By Kirsten Red Shirt-Shaw
Today marks a new chapter in my life. I feel like I have marked way too many at this point. Although for some odd reason this one seems slightly comforting. When I was originally applying for college I was looking at art focused-ones only. I skipped over places like Cal (University of California, Berkeley) or U.A. (University of Arizona) and kept my heart and mind set on somewhere strictly artistic. Just never saw myself being a part of any other type of school. When I got a letter from my first choice art school in Florida I was over the moon thrilled. I screamed, jumped on the bed, and literally couldn’t stop smiling. Once getting settled in (to art school) other things got in the way of my studies. At the time a boy from back home, my being slightly homesick, and the stress level of hard work ( I let him have too much of my time instead of studying). I packed my bags and left my dream school for home. It’s a thing I regret every single day. Sometimes thinking about it makes me cry, I felt like I had a community there. Like I was making friends which I never do as fast as I did. Then again I wouldn’t have met my boyfriend so that’s a plus! Back to my college life: I took a gap year then online college (Arizona State University) as soon as I got back west. I had applied to Notre Dame de Namur (NDNU) and was accepted but chose art school instead, now I was back at NDNU where I have been for two years. I felt like my life was set and my dreams were set. I had my boyfriend to share my college experience with everything seemed to be going well. Then January of 2018 hit. I ended up getting the flu for two weeks. Missing those first two weeks of second semester of my 2nd year of college really messed me up. I didn’t go back in fear of catching up. Again bad mistake! It wasn’t until this recent trip to Italy (where I took these two selfies) that I realized what I want to do with my life.
The art program at NDNU, to me, seemed to be falling apart as they sent out a letter last spring while I was sick, to all the NDNU students saying they were cutting the art program. I just didn’t feel that sense of love for learning art there as I did in the past. The only thing keeping me there was my boyfriend. Whom I care about deeply. He’s the reason I would get happy to go to class last fall when we met. He will always be a motivating push for me there. I kept my dreams always to myself. Seeing other people happy with their lives always made me sad because I felt like my “college” life wasn’t perfect just yet. It wasn’t until I sat down and talked with my mother that I realized my happiness comes from me, no one else. I shouldn’t let other people’s college lives and happiness get to me. They are happy because they choose to be and found a place that is right for them. That is why I’ve decided to change my life for the better.

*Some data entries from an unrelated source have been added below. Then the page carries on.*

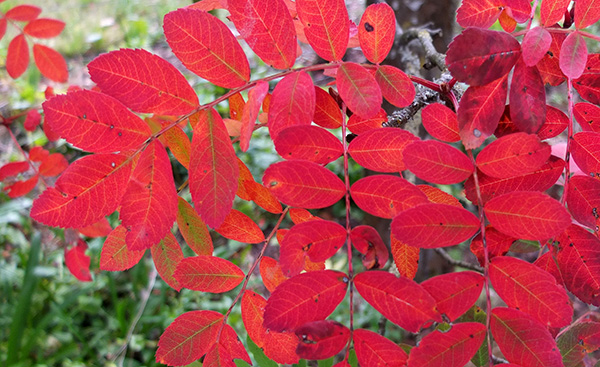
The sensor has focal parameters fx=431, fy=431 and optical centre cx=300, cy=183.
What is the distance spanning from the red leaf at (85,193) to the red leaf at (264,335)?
190mm

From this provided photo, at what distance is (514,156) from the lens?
16.0 inches

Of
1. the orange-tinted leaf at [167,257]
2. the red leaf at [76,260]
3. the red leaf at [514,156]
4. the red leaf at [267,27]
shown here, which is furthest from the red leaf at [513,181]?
the red leaf at [76,260]

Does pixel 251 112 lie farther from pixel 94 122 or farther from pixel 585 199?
pixel 585 199

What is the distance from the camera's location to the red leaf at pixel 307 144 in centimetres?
41

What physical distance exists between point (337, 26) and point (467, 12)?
153 mm

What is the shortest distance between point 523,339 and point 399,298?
0.38 ft

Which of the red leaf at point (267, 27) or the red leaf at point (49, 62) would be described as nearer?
the red leaf at point (267, 27)

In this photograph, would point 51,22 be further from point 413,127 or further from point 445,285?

I looked online and found SCAD (Savannah College of Art and Design). I always heard of how amazing they are. Their dedication towards students and their passion for art in the real world. The reality was, inside me, I never saw myself there because I thought they were too good for me. Finally after time and time again of thinking about going to an “Ivy League Art School” (if there is such a place). I am doing it. I am going to start off small and do online courses next winter. This summer I thought I would go back to NDNU and change my major to English, but decided to stay with art! My goals are within a year of starting, I will transfer to SCAD’s main campus in Savannah, Georgia. Living in a dorm or apartment and taking real in-person classes with students just as artistic as I am. It seems scary to me when I think about all this change. I am so freaking ready, you have no idea. Can’t wait to see what this new and final college chapter brings for me. I can’t wait to take on the challenge (stay true to myself). To quote what Gladys Knight once sang in a song, “Leaving on that midnight train to Georgia!”
Beautiful! Thank you for writing this.